··· PAGE
The 2015 planting and growing season has been challenging due to the wet weather patterns we’ve been experiencing across our footprint. Managing farming operations in order to cope with changes in weather is always a priority for our growers. We’ve all heard that the “best offense is a good defense,” and I think this statement applies to our industry. The best way to cope with change is to expect it and to be nimble and agile enough to make the necessary changes for the better.
A good example of how change and advancements have helped our farmers is the strides in technology in planting and harvesting in the past decade. What used to take nearly a month to complete, has now been slashed nearly in half.
We understand that change can be scary. Looking back, when we chose to close the Genoa facility, there were some members who were opposed to this change. However, the economics didn’t support keeping that location open, due to the declining number of farmers in that
area and the close proximity of the Curtice and Leymone locations. We made improvements to Curtice and Leymone to bring our members better service, many concerns were alleviated, and our cooperative has only gotten stronger.
······
··· DATA LINES
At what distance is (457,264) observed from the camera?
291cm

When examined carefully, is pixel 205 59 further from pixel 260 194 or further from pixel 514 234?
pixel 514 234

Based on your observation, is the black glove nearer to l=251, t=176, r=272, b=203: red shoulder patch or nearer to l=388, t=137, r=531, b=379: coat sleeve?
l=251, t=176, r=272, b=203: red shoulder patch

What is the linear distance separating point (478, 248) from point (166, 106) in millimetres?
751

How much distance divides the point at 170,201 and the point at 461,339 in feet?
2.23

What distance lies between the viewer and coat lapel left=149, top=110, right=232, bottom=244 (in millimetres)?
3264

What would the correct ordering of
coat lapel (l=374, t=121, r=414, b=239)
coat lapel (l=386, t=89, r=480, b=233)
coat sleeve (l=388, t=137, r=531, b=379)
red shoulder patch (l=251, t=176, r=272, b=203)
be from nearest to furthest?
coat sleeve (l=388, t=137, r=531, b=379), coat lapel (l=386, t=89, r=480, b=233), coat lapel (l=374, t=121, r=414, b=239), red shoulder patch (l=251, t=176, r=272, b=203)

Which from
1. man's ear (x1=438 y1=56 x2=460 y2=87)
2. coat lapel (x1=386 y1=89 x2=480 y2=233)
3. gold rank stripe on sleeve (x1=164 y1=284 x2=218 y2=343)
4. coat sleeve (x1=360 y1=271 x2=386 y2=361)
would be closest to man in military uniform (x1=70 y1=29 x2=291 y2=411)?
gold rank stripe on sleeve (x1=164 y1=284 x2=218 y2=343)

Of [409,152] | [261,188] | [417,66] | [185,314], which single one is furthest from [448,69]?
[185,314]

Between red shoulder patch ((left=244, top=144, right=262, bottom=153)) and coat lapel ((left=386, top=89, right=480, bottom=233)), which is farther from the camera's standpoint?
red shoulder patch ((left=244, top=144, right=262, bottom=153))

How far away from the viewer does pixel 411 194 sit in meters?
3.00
······
## TASKS TO PERFORM
1. Name every facility location mentioned in the 2015 growing season article.
2. Please carry the 2015 growing season article forward from its final sentence.
None of the rows are needed here.

## ANSWERS FOR THIS EXERCISE
1. Genoa, Curtice, Leymone

2.
Last year the board and I were discussing how to stay nimble, and what our liquid fertilizer “offense” would be for staying on top of the speed and technology needed for a condensed planting season. After analyzing our agronomy operations, noting that we have many tanks located within a five-mile radius and 85% of our liquid nitrogen chemicals are custom applied, we asked ourselves if having this many tanks across our footprint still made sense. The answer was “no.” So, we conceived the idea of a central bulk liquid fertilizer and chemical warehouse. Looking at our footprint, we decided to build at Graytown because it is the center of Ottawa County and is central to the majority of our members.
With the opening of the new Graytown facility, we will be slowly discontinuing service on the remaining 50 plus tanks we still maintain at our other locations, over the next year. We know this will present a change for some of our members and we understand that adapting to change isn’t always easy. However, I want to assure you that we are committed to providing you with the exemplary customer service that you have come to expect from us. You have trusted us through other changes we have made with our operations, like the Genoa closure, and we are confident that this decision has truly risen the bar of our agronomy operations.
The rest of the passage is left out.